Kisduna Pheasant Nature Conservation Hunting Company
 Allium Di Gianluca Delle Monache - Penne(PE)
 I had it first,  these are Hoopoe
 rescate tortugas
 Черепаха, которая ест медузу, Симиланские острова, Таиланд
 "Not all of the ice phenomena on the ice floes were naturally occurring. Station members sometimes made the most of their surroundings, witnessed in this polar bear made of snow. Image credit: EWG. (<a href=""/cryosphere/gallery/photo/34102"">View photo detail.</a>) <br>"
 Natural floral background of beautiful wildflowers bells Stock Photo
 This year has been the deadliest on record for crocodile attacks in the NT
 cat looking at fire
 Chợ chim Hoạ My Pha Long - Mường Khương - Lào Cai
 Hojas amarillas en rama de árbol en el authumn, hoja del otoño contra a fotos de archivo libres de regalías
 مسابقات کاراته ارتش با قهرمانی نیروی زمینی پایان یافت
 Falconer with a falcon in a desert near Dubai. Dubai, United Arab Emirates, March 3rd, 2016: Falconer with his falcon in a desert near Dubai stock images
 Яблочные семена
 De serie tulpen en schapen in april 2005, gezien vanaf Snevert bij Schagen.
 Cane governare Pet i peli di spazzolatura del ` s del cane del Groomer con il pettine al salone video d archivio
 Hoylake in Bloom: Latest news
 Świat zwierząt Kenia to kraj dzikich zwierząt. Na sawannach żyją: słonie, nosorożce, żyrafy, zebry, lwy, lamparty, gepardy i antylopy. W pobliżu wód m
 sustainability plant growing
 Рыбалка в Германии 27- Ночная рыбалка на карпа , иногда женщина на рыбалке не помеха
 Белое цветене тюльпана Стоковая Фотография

= = = =

_Task requirements_
Only the lines from the one containing "Hoylake in Bloom: Latest news" through the one containing "Рыбалка в Германии" are to be retyped, both boundary lines included, with no other material.

_Result of the exercise_
 Hoylake in Bloom: Latest news
 Świat zwierząt Kenia to kraj dzikich zwierząt. Na sawannach żyją: słonie, nosorożce, żyrafy, zebry, lwy, lamparty, gepardy i antylopy. W pobliżu wód m
 sustainability plant growing
 Рыбалка в Германии 27- Ночная рыбалка на карпа , иногда женщина на рыбалке не помеха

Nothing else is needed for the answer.